- Based on: play by Clifford Bax
- Directed by: Alan Burke
- Country of origin: Australia
- Original language: English

Production
- Running time: 60 mins

Original release
- Release: 10 September 1958 (live, Sydney)
- Release: 2 November 1958 (recording, Melbourne)

= A Rose Without a Thorn =

A Rose without a Thorn is a 1958 Australian television play about King Henry VIII's marriage to Catherine Howard. It was directed by Alan Burke from a play by Clifford Bax. The play was shown live in Sydney, recorded, then shown in Melbourne.

==Premise==
The courtship and marriage of King Henry VIII and Catherine Howard.

==Cast==
- Kevin Brennan as Henry VIII
- Margaret Wolfit as Anne of Cleves
- Elisabeth Waterhouse as Mary Lascelles
- Moray Powell as Thomas Cranmer
- Margo Lee as Catherine Howard
- Charles Tasman as Audley
- Jerome White as Thomas Culpepper
- John Huson as Earl of Hertford
- Philippa Baker

==Production==

A Rose Without a Thorn had been performed in 1933. It was adapted for Australian radio by Max Afford in 1940, a production much revived. It was also filmed by British TV in 1948.

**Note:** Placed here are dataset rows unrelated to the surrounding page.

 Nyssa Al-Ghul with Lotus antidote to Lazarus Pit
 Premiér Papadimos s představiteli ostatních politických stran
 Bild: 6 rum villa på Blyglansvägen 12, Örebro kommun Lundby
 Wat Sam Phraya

It was the first production directed by Alan Burke after he joined the ABC full-time. Burke would go on to be one of the leading directors of the early days of Australian television. Seven different sets were used in the program.

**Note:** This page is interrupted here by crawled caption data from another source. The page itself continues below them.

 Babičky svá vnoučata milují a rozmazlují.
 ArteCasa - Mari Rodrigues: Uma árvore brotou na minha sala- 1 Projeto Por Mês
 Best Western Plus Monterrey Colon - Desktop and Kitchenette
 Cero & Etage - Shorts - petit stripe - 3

It was broadcast in a series of "live" dramas on Sunday night on ABV-2 Melbourne. In order, they were The Governess, The Last Call, The Rose without a Thorn, The Lark, Citizen of Westminster, and Enemy of the People (the last of "the season").

==See also==
- List of live television plays broadcast on Australian Broadcasting Corporation (1950s)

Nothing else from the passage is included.